God help him, he did love it. And maybe he would do what she asked, retire before he turned fifty. But not to give up the sea, just to voyage differently. It was an intriguing thought.
He poured another drink and went into the whorehouse of a bathroom, where he found the Jacuzzi controls and started the jets.
Slavin was slightly drunk. Lying in the Jacuzzi, he’d finished the first bottle of vodka, and then, dripping wet, had padded downstairs to fetch a second bottle from the bar. That had been two hours ago, and that bottle was nearly empty.
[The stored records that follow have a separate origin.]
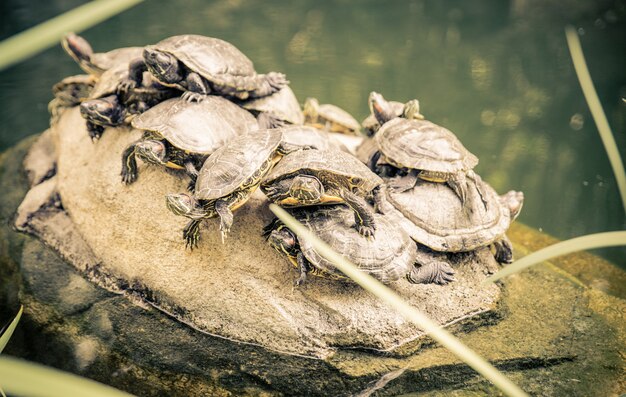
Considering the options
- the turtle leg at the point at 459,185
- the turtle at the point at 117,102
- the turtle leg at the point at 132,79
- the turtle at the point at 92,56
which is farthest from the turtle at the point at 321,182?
the turtle at the point at 92,56

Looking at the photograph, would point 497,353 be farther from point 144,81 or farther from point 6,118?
point 6,118

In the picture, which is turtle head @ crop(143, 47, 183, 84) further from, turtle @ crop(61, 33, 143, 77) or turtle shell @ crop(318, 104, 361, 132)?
turtle shell @ crop(318, 104, 361, 132)

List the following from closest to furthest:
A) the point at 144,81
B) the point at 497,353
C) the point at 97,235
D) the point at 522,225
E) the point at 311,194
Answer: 1. the point at 311,194
2. the point at 497,353
3. the point at 97,235
4. the point at 144,81
5. the point at 522,225

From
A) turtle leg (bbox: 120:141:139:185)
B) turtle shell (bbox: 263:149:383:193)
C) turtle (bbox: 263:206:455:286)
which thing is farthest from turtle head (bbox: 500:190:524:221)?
turtle leg (bbox: 120:141:139:185)

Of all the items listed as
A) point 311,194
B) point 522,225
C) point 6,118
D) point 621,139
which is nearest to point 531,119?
point 621,139

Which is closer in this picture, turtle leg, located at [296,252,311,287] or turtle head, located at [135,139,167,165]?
turtle leg, located at [296,252,311,287]

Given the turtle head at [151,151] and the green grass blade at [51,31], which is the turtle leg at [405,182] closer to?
the turtle head at [151,151]
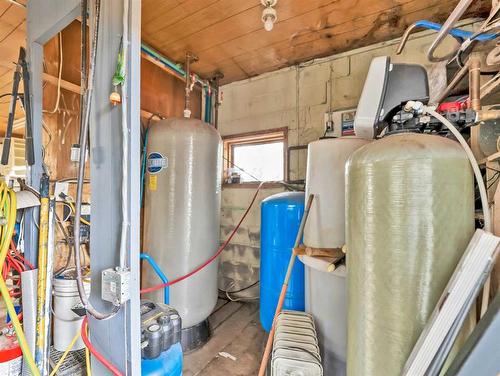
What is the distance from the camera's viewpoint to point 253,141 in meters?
2.77

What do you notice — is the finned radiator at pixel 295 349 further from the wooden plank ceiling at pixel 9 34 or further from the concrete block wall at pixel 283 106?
the wooden plank ceiling at pixel 9 34

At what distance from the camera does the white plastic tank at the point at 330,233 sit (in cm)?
142

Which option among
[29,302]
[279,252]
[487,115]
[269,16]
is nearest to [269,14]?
[269,16]

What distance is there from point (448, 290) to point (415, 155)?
469 mm

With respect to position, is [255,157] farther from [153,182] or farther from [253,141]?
[153,182]

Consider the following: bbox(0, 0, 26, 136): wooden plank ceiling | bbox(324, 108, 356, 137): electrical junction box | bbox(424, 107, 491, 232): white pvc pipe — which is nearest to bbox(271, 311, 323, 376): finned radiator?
bbox(424, 107, 491, 232): white pvc pipe

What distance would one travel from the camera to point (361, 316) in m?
0.99

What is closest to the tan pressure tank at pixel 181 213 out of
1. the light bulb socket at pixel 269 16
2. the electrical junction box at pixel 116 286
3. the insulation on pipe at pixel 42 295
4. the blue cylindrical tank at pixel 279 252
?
the blue cylindrical tank at pixel 279 252

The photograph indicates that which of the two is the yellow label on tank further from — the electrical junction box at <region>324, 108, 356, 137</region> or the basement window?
the electrical junction box at <region>324, 108, 356, 137</region>

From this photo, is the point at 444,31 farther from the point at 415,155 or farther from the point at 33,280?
the point at 33,280

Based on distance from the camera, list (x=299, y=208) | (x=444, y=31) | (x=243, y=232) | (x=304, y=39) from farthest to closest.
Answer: (x=243, y=232)
(x=304, y=39)
(x=299, y=208)
(x=444, y=31)

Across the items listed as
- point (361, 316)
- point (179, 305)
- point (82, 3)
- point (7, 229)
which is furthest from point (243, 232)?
A: point (82, 3)

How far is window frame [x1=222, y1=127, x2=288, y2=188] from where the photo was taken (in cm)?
251

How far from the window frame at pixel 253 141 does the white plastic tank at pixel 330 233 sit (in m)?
0.99
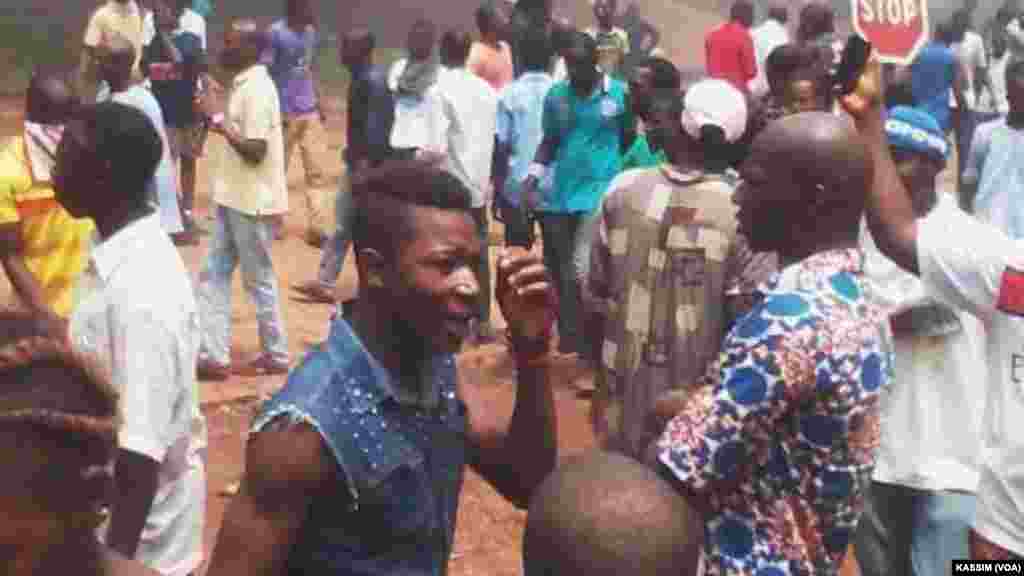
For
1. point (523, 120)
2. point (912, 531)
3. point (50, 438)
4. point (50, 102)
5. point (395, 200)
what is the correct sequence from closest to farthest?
point (50, 438), point (395, 200), point (912, 531), point (50, 102), point (523, 120)

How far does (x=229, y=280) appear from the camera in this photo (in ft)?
28.0

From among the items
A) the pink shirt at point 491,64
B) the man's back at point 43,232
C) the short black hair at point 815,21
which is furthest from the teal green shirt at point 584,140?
the man's back at point 43,232

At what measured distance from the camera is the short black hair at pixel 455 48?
9.18 m

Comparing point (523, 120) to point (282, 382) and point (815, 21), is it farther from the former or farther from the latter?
point (282, 382)

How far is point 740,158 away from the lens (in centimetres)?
549

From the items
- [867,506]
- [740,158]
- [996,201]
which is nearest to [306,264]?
[996,201]

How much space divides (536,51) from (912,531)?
505 cm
He was finally beginning to relax after the long air trip from Moscow to Paris with Tania, and from there across the Atlantic to Caracas, and finally the short hop up to Maracaibo.
Air travel was fast, relatively safe, and cheap these days, but no aluminum tube with wings, into which a couple hundred passengers were crammed like sardines for endless hours, could ever replace an oceangoing vessel in which a man had more room than even in his apartment ashore.
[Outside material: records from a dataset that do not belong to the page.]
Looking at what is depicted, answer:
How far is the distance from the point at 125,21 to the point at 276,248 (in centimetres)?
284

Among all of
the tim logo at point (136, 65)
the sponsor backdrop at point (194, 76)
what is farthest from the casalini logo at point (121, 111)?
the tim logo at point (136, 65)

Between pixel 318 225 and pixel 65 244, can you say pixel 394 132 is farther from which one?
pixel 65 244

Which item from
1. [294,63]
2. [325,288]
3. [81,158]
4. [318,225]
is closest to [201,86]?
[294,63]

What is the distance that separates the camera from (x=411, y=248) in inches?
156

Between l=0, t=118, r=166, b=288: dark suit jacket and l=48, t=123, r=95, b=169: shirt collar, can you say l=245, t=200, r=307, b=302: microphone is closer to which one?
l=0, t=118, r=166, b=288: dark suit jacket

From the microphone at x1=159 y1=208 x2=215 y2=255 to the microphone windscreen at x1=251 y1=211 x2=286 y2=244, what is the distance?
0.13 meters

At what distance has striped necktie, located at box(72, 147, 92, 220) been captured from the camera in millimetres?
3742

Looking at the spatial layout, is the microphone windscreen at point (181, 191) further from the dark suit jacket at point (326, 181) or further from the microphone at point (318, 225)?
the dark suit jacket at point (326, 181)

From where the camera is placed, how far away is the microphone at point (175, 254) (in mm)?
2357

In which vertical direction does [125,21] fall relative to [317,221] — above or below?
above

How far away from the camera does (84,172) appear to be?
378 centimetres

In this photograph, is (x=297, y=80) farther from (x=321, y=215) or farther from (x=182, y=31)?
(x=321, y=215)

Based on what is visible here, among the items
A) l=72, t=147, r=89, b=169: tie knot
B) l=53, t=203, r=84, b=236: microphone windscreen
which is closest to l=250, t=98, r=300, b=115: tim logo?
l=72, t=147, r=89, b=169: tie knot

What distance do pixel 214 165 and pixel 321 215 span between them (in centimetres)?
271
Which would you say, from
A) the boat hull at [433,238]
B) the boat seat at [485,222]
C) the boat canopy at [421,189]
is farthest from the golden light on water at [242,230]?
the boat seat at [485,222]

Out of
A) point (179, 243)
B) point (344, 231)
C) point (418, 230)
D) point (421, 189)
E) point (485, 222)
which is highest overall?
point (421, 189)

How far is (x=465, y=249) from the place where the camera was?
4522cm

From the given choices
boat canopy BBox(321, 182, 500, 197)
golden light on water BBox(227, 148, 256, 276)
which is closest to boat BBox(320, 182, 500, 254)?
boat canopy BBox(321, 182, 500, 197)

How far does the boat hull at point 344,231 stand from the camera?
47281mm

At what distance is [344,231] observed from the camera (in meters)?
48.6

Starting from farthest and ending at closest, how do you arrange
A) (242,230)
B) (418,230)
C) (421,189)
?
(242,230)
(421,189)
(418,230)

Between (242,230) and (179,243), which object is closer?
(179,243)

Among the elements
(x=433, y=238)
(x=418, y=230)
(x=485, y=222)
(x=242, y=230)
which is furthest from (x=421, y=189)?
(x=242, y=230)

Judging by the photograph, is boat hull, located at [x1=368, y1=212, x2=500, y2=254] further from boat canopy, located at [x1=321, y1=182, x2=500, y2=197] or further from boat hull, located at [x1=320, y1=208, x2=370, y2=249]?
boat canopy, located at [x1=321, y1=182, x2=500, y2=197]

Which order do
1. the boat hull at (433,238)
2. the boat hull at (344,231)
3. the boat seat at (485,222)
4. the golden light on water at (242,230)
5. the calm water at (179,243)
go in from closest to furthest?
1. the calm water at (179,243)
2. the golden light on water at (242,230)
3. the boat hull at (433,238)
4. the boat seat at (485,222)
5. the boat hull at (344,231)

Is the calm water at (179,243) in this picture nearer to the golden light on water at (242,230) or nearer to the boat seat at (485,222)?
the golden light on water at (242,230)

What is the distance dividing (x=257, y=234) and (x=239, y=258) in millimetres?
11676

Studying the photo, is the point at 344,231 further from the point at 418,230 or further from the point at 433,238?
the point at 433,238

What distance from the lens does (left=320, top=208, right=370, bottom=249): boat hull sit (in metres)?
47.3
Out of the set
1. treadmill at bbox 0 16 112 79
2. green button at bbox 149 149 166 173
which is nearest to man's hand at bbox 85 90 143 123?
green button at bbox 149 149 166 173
It was starting to get dark out on the lake. The waste gas flames, combined with the oil derricks and platform lights, and the lights on the ships, made a kaleidoscope of ever-changing colors and patterns that was comforting. Like watching waves coming ashore, or burning logs in a fireplace.
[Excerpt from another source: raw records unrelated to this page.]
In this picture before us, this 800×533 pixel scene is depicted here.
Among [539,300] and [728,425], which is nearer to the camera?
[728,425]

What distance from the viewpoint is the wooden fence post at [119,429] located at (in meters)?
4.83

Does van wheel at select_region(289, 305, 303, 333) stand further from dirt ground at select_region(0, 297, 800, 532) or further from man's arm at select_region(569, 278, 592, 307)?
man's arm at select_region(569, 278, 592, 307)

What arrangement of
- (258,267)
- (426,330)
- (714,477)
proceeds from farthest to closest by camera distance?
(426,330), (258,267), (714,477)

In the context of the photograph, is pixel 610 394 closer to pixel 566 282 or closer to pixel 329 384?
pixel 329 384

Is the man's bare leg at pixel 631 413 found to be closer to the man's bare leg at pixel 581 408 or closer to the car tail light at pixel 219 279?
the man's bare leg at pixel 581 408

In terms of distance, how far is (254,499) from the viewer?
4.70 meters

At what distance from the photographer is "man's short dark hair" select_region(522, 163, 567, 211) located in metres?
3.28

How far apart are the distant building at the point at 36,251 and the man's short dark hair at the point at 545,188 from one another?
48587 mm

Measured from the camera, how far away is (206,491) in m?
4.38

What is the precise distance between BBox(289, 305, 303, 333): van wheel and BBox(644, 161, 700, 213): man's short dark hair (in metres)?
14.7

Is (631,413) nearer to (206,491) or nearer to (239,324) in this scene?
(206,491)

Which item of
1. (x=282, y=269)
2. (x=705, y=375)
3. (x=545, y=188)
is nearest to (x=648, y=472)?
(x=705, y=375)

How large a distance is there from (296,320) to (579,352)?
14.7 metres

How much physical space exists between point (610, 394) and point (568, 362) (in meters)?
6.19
Someone came into the bathroom. Slavin saw the reflection in the window
glass and turned.
For a moment he thought it was the idiot clerk again. A man of moderate height, dressed in a dark jacket and open-necked shirt, stood in the doorway, longish blond hair around his ears, with a round face and dark glasses hiding his eyes. The intruder wore latex surgical gloves, and it began to dawn on Slavin that something was very wrong.
“Who are you—?”
The man brought a small-caliber silenced pistol from where he’d concealed it behind his back, raised it, and fired one shot. Something like a hammer struck Slavin in his head, and a billion stars burst inside his brain.
TWO
CABIMAS HOTEL INTERNACIONAL
The assassin, Rupert Graham, stood for a long moment gazing wistfully out the tall windows at the light show on the lake. Soon he would be at sea again, where he belonged. The Apurto Devlán was in the last stages of her loading, ready for sailing in the morning, her crew missing only the captain. So far as he had been able to determine, none of them had ever sailed with Slavin before. The only trouble would come if there was a last-minute replacement who knew the Russian.
But he would deal with that problem if and when it arose.
Graham looked at Captain Slavin’s body. The force of the .22 suppressed long rifle round had been enough to throw the man’s head back against the side of the Jacuzzi, before the body slid underwater. Only the face, its sightless eyes staring at the ceiling, remained above the furiously bubbling surface. An angry red and black hole in the Russian’s forehead, a few centimeters to the right of the nose, had bled very little. And there was no exit wound; the fragmentation round had broken up inside the skull, destroying a massive amount of brain tissue. Death had been nearly instantaneous.
It had been too easy, Graham thought with some regret. He laid his pistol on the toilet seat, removed his rubber gloves, and cocked an ear to listen. The suite was utterly quiet except for the noise of the Jacuzzi’s pumps and the swirling water.